Access ClimateSERV at this url https://climateserv.servirglobal.net
ClimateSERV allows development practitioners, scientists/researchers, and government decision-makers to visualize and download historical rainfall data, vegetation condition data, and 180-day forecasts of rainfall and temperature to improve understanding of, and make improved decisions for, issues related to agriculture and water availability.
In SERVIR regions, where long-term ground observations of rainfall are sparse, there is a critical need for satellite and model-derived rainfall data for predicting droughts, estimating crop yields, and more. Decision-makers need a way to accurately asses how severe a drought will be, how it compares to past droughts, and its potential effect on crop yields. Such assessments require accurate estimations of rainfall variations in space and time. It is important to place an evolving dryer-than-normal season into historical context in order to analyze the severity of rainfall deficits. Until now, such analyses used rainfall data from specific points on the Earth’s surface. However, that data fails to show the region-wide variability that reveals comprehensive rainfall patterns.
SERVIR has created a user-friendly, web-based tool – ClimateSERV – that provides several important datasets together in one system to help decision-makers in SERVIR’s data-sparse regions assess the evolving situation via holistic analysis of water and agriculture. Using ClimateSERV, development practitioners, scientists/researchers, and government decision-makers can readily analyze historical rainfall for the past 30 years and compare it with the best available forecasts for the next 180 days for their defined area of interest to improve the understanding of, and make improved decisions for, issues related to agriculture and water availability.

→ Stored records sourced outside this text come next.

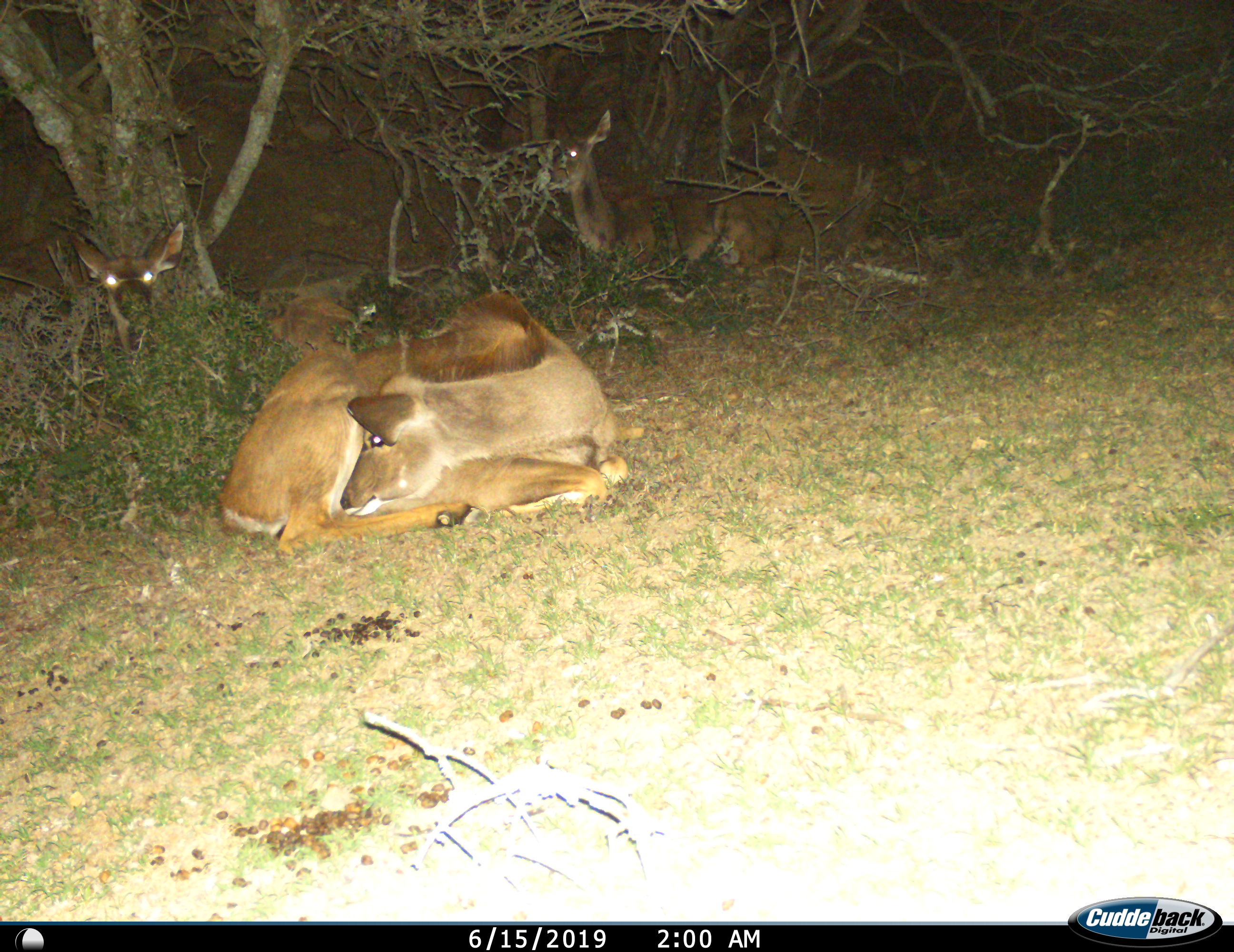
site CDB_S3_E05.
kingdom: Animalia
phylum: Chordata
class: Mammalia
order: Artiodactyla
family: Bovidae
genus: Tragelaphus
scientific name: Tragelaphus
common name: kudu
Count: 3.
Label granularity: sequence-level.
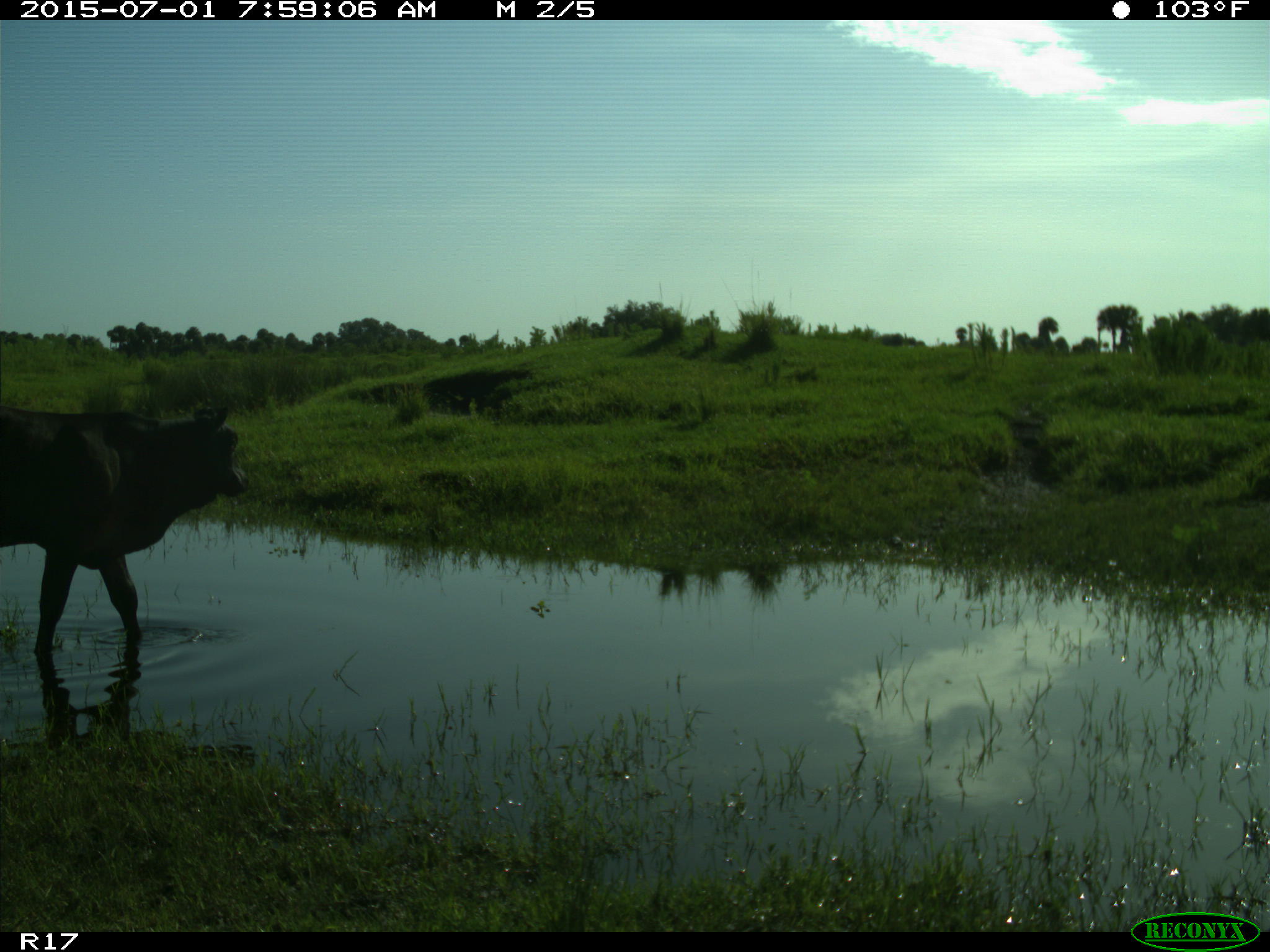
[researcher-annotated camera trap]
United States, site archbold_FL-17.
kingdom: Animalia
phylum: Chordata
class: Mammalia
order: Artiodactyla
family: Bovidae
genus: Bos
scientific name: Bos taurus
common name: domestic cow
Bos taurus (domestic cow).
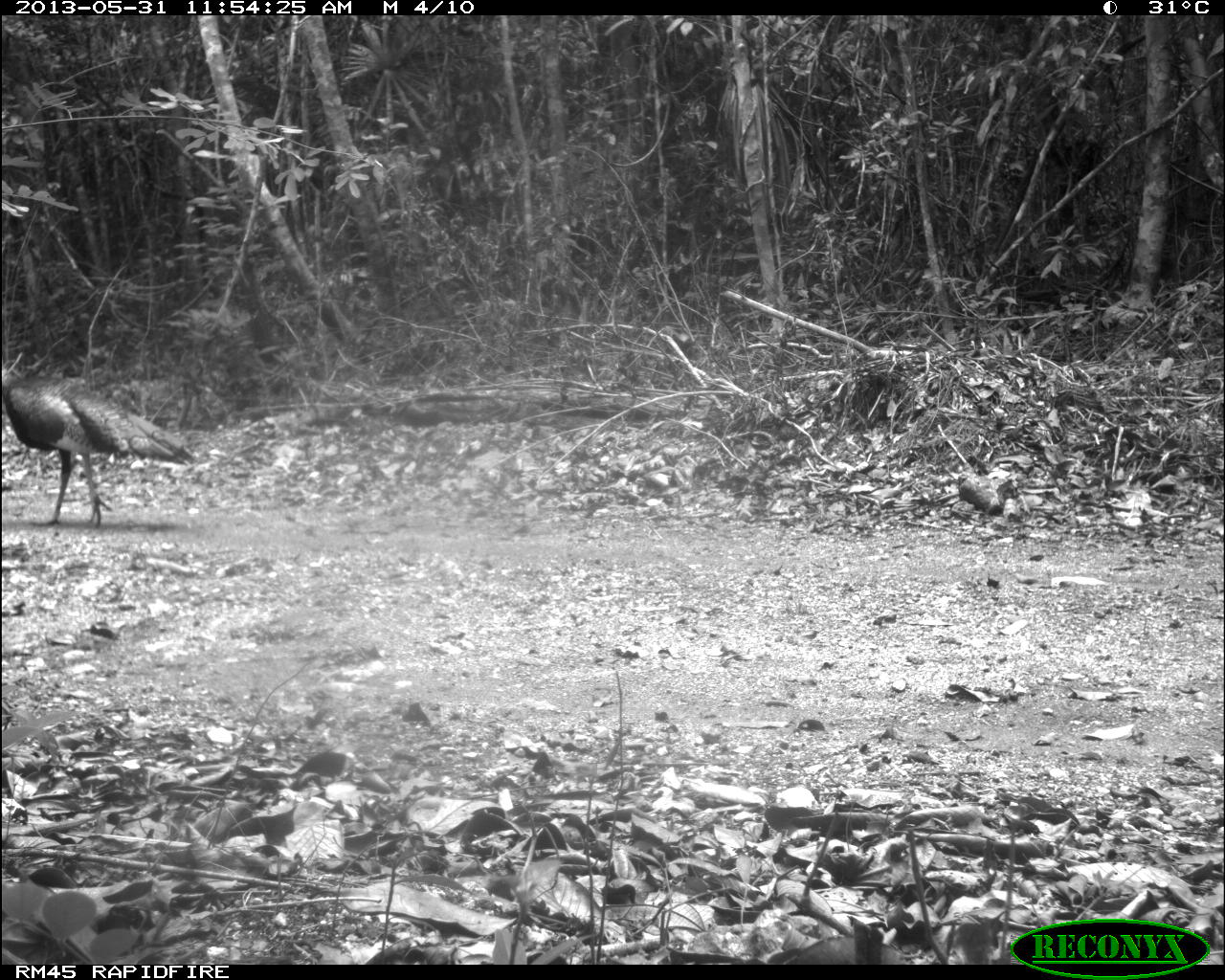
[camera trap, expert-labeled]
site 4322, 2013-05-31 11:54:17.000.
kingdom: Animalia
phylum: Chordata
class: Aves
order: Galliformes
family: Phasianidae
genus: Meleagris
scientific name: Meleagris ocellata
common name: ocellated turkey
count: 1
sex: male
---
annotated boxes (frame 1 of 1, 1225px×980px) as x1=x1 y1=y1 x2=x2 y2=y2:
meleagris ocellata: x1=1 y1=372 x2=193 y2=526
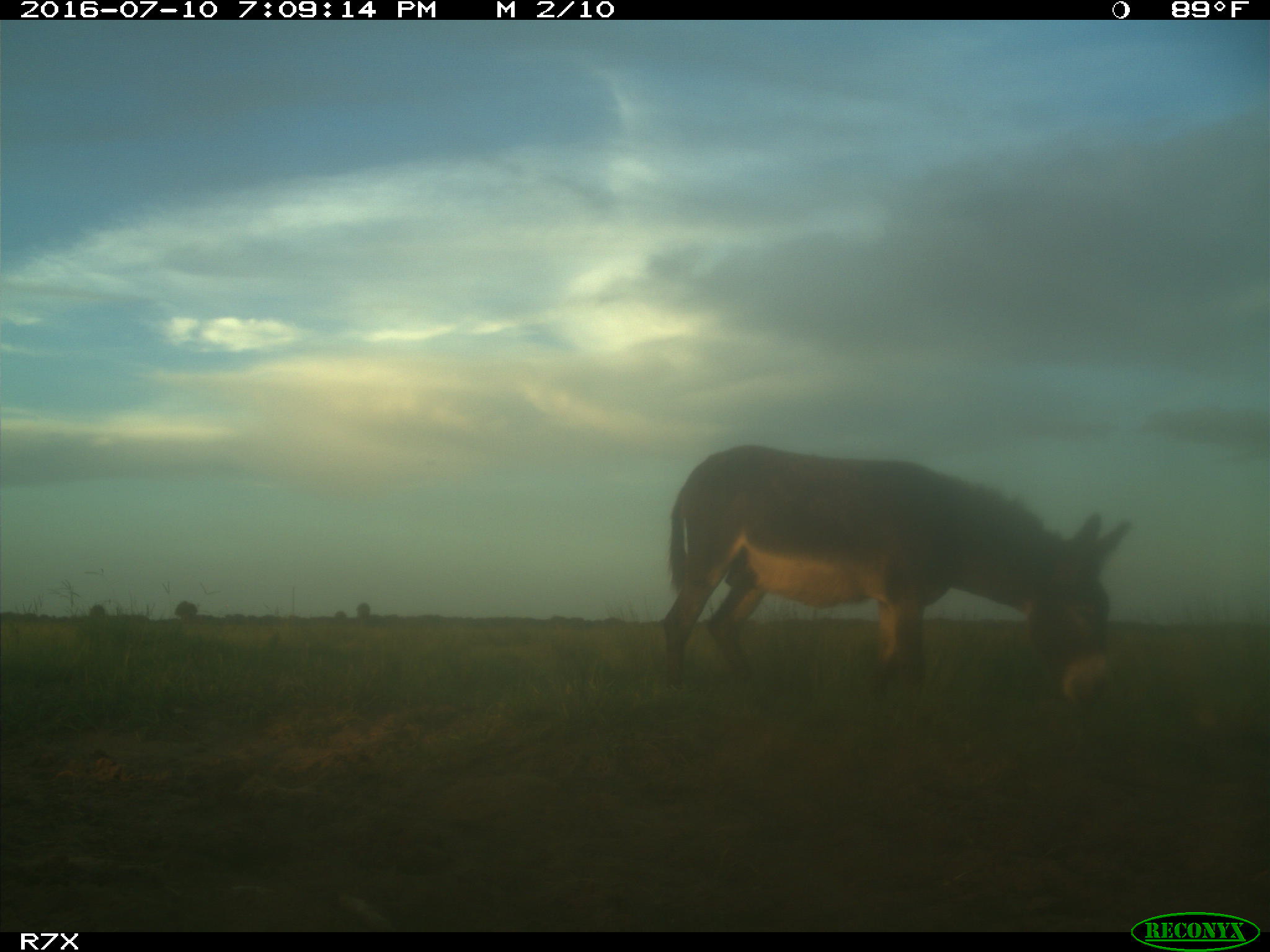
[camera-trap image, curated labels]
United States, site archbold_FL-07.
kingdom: Animalia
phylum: Chordata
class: Mammalia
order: Perissodactyla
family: Equidae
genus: Equus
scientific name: Equus africanus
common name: african wild ass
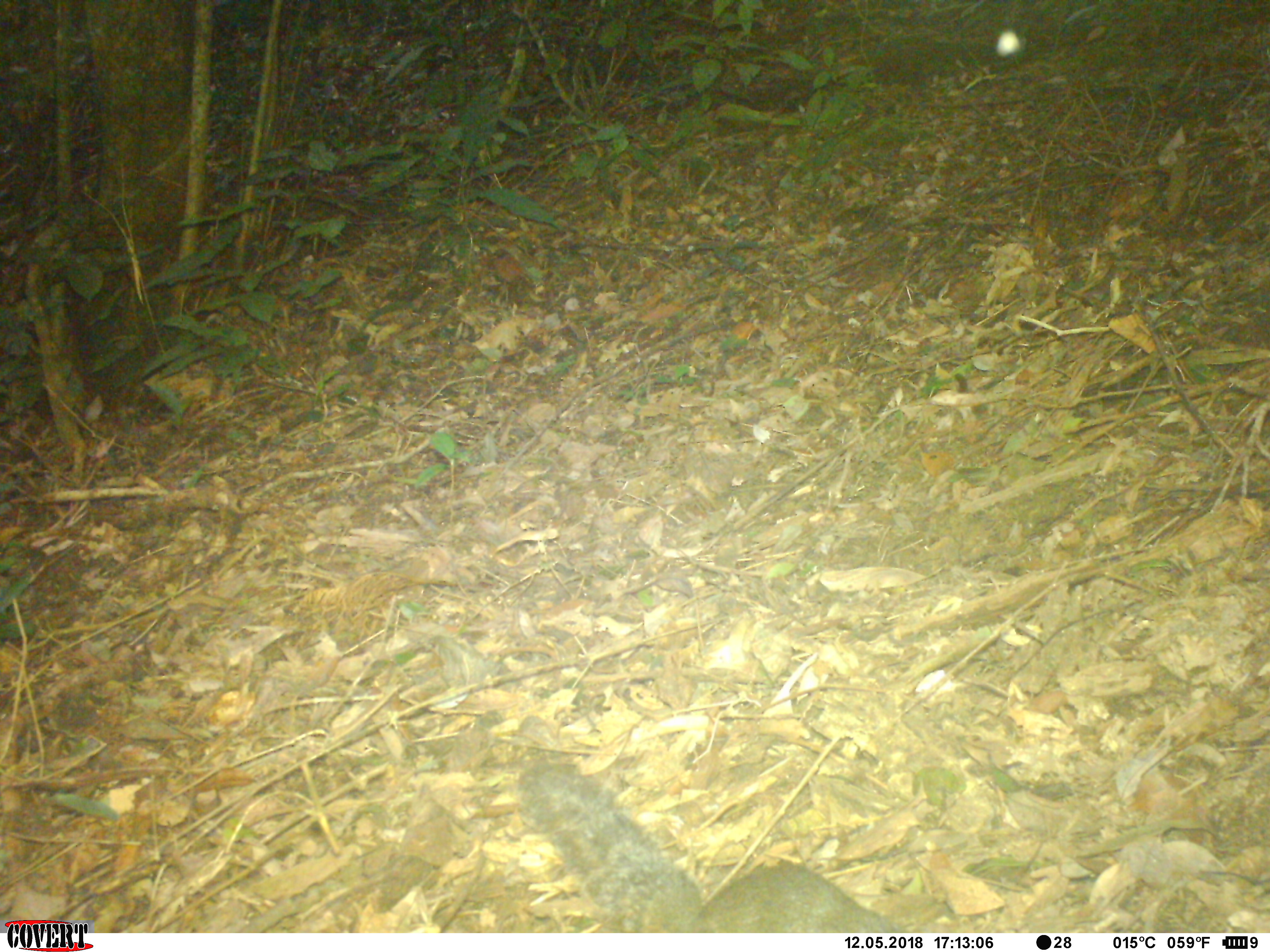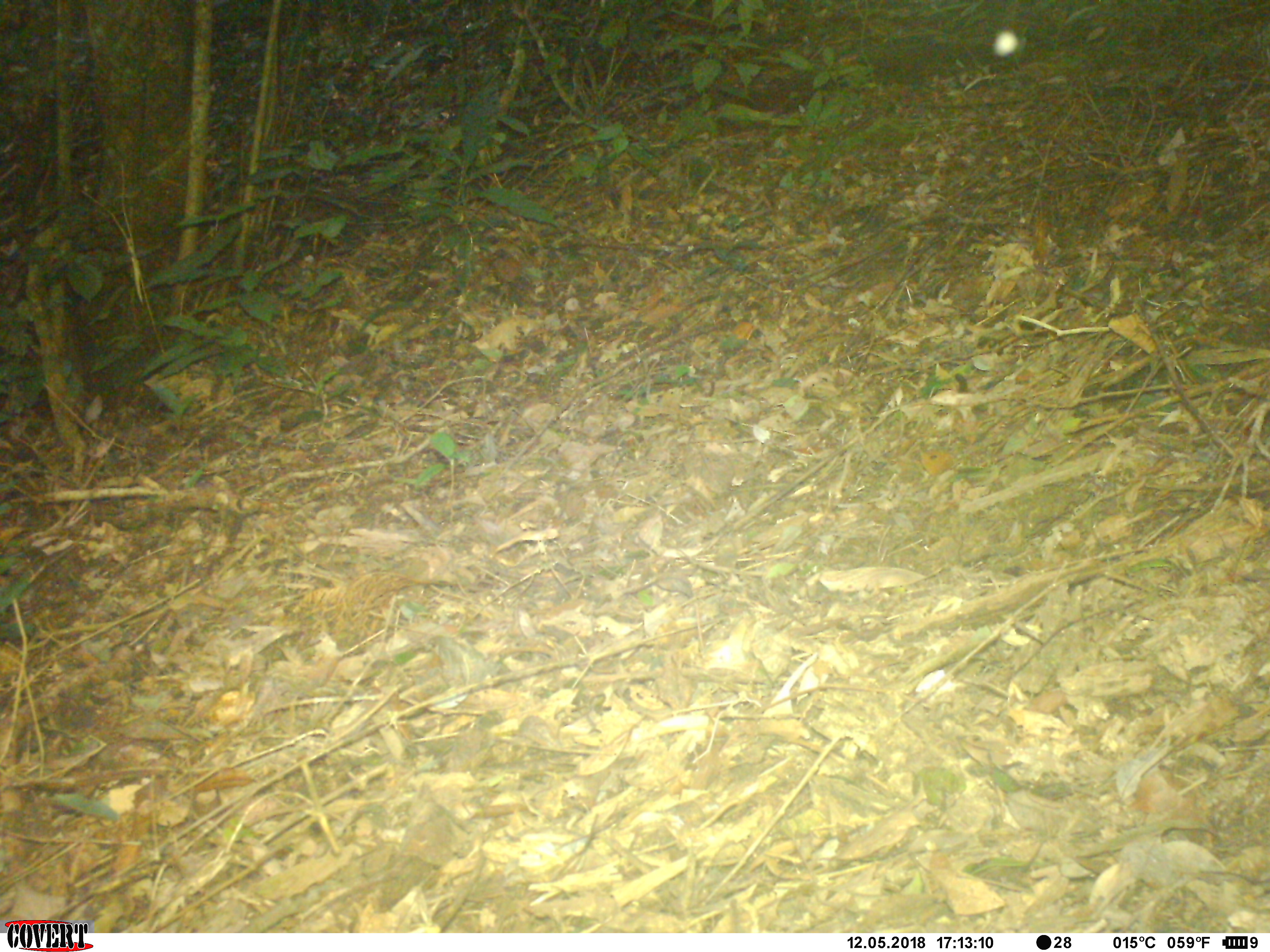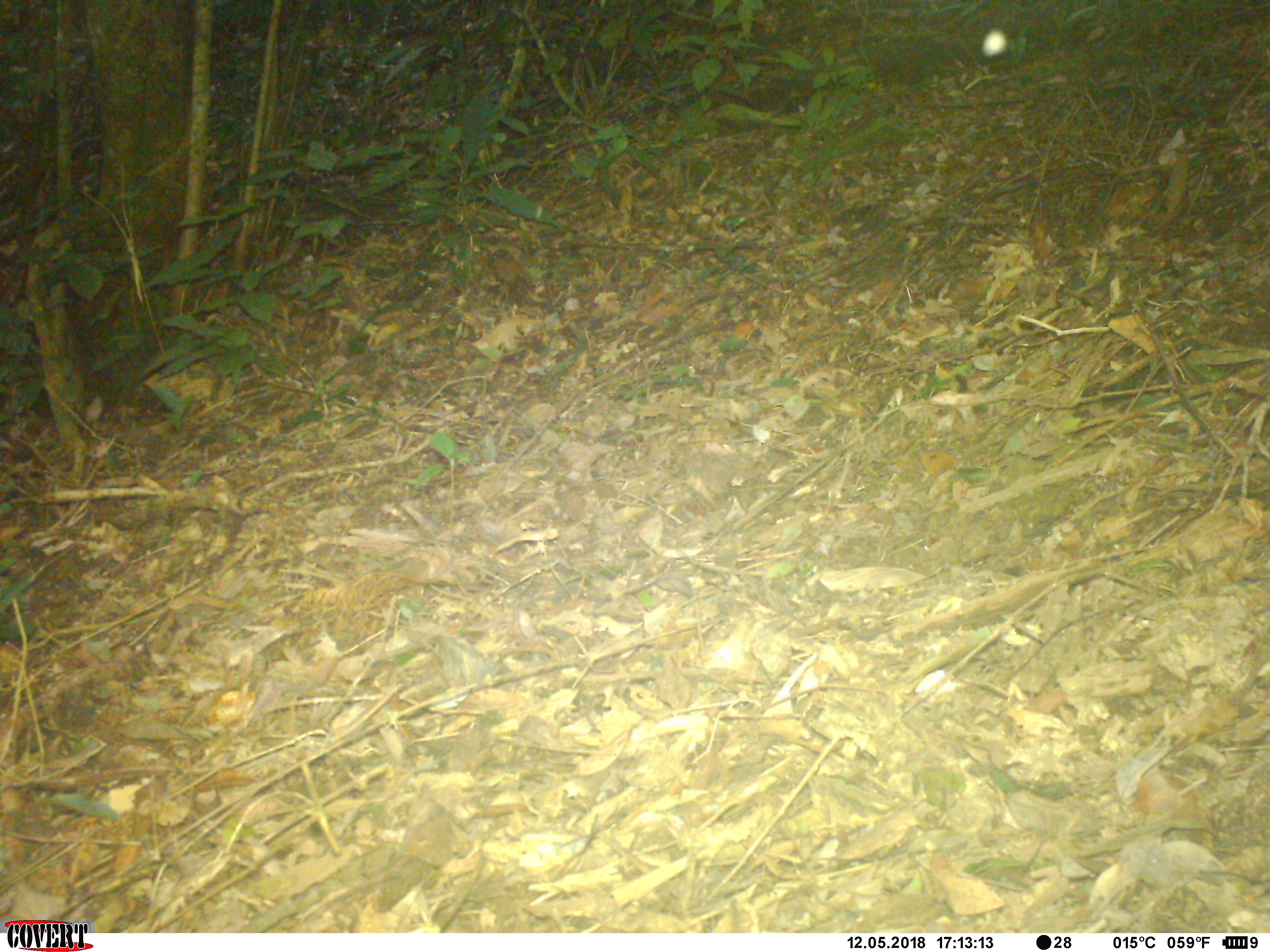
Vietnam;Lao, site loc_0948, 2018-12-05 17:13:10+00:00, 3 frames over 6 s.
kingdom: Animalia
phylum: Chordata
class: Mammalia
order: Rodentia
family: Sciuridae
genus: Dremomys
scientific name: Dremomys rufigenis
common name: red-cheeked squirrel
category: red cheeked squirrel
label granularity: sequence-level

With this tool, decision-makers can download, view, graph, and interpret the CHIRPS, eMODIS NDVI, and NMME seasonal forecast data in a web-based user interface. ClimateSERV can help decision-makers assess and monitor large-scale rainfall patterns, analyze how those patterns may be affected by climate change, determine likelihood of drought, and infer crop condition. Kenya Meteorological Service field offices are already using the data to provide climate resilience guidance to farmers. For example, KMS’s Kericho office is using the CHIRPS dataset to downscale seasonal climate outlooks for farmers’ use in planning crop cultivars and planting times. SERVIR hubs plan to train end-users in their regions to use and analyze the CHIRPS, NMME, and NDVI data through ClimateSERV. Use of seasonal forecasts by end-users has been increasing. ClimateSERV will assist in the conversion of these large datasets into actionable information.